Directions for this task: Which lines run from the line with "de la réception</h4>" through the line with "à onglets Makita" in the entries below? Print them exactly, both ends included, and nothing more.

Collected data

════

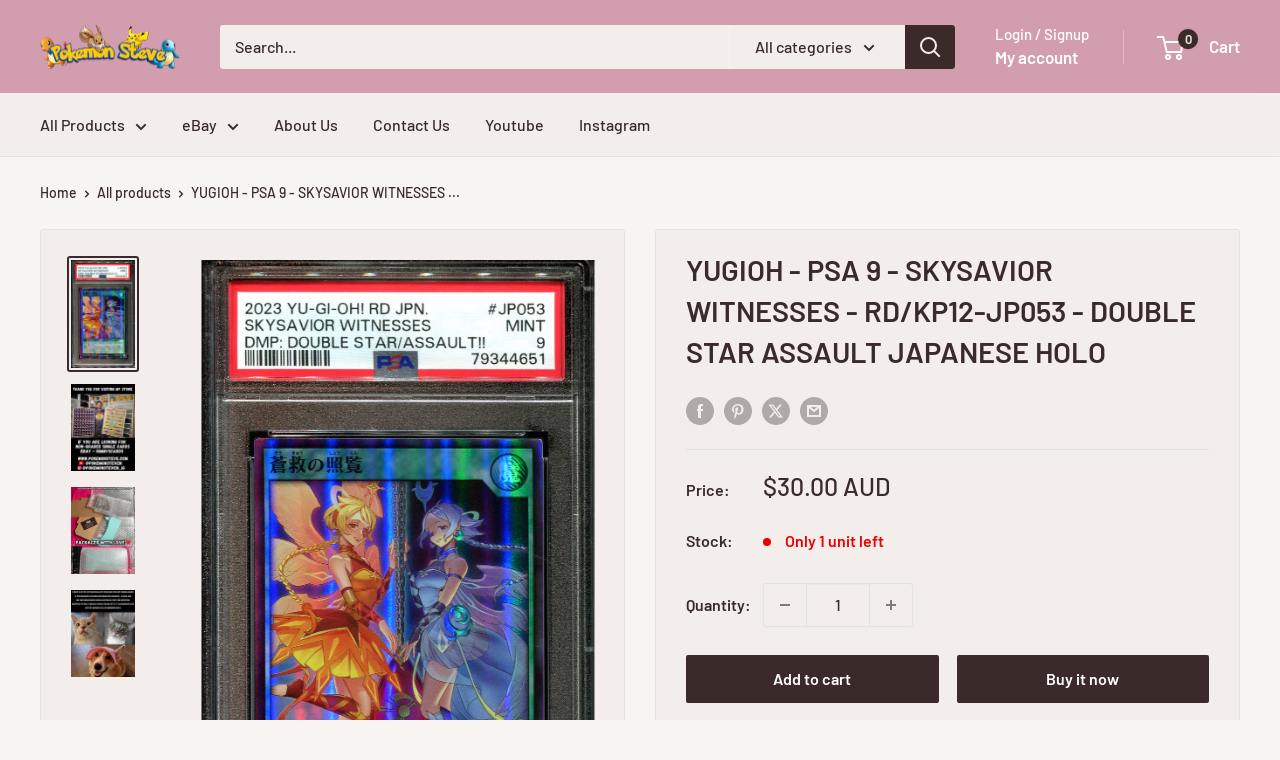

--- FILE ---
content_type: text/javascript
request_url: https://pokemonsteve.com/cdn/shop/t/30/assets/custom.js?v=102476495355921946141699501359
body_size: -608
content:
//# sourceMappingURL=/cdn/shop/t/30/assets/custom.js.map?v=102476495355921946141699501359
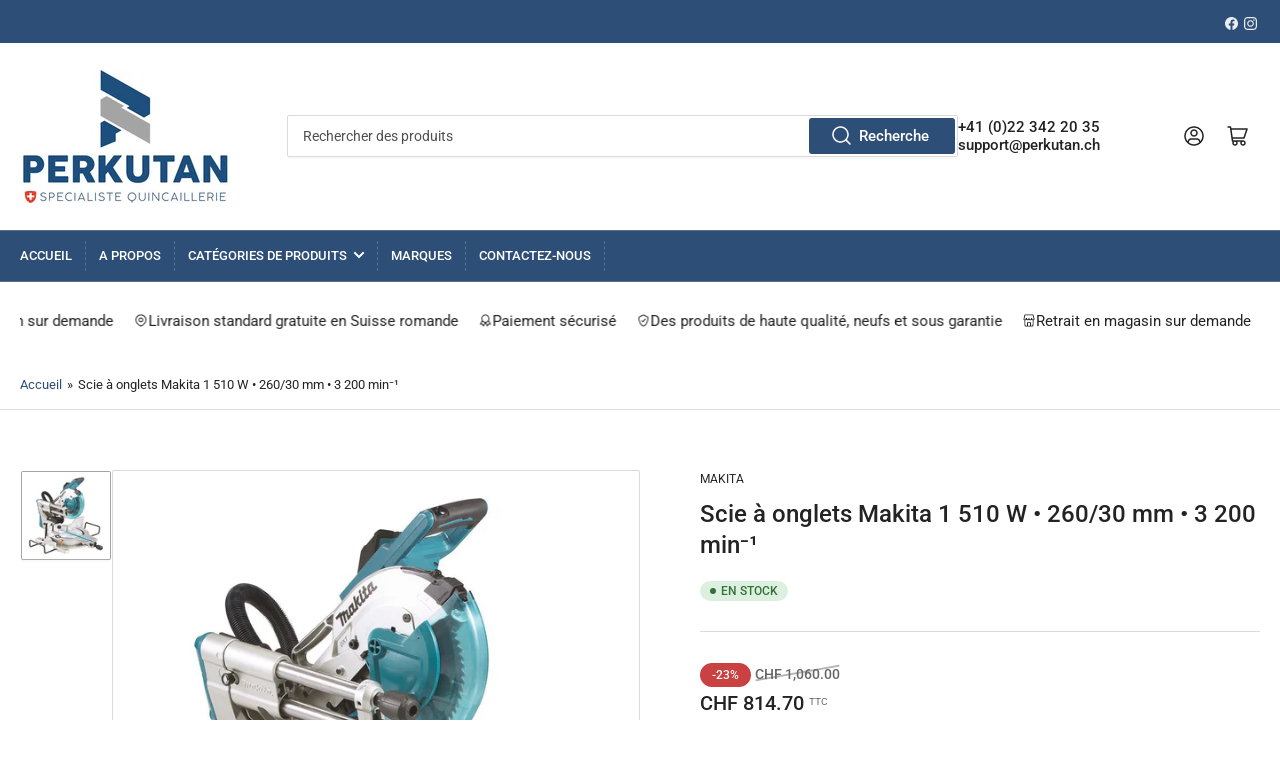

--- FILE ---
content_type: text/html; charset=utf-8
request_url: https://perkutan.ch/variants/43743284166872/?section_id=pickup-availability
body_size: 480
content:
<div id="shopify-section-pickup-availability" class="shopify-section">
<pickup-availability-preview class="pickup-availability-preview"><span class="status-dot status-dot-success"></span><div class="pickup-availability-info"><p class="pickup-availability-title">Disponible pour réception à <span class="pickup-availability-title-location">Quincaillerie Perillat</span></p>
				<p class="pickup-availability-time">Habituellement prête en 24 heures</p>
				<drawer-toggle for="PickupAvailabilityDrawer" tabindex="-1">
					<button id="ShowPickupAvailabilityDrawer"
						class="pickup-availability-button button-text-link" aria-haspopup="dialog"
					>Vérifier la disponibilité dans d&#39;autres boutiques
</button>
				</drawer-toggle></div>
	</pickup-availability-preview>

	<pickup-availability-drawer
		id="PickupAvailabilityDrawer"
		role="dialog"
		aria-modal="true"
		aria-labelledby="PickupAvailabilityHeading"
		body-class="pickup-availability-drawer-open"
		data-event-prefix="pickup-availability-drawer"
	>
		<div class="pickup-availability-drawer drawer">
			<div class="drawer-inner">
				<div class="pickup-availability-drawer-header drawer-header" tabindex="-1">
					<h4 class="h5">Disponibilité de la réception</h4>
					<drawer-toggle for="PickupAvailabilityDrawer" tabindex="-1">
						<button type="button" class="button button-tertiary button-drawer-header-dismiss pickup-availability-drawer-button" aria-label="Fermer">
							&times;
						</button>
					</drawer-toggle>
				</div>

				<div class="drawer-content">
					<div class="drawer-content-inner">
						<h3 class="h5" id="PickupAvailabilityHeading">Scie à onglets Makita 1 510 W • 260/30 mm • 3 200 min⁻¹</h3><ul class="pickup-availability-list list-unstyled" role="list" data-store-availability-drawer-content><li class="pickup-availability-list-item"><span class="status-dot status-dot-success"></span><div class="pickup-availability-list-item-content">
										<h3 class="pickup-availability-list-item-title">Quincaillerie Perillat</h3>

════

Written response:
					<h4 class="h5">Disponibilité de la réception</h4>
					<drawer-toggle for="PickupAvailabilityDrawer" tabindex="-1">
						<button type="button" class="button button-tertiary button-drawer-header-dismiss pickup-availability-drawer-button" aria-label="Fermer">
							&times;
						</button>
					</drawer-toggle>
				</div>

				<div class="drawer-content">
					<div class="drawer-content-inner">
						<h3 class="h5" id="PickupAvailabilityHeading">Scie à onglets Makita 1 510 W • 260/30 mm • 3 200 min⁻¹</h3><ul class="pickup-availability-list list-unstyled" role="list" data-store-availability-drawer-content><li class="pickup-availability-list-item"><span class="status-dot status-dot-success"></span><div class="pickup-availability-list-item-content">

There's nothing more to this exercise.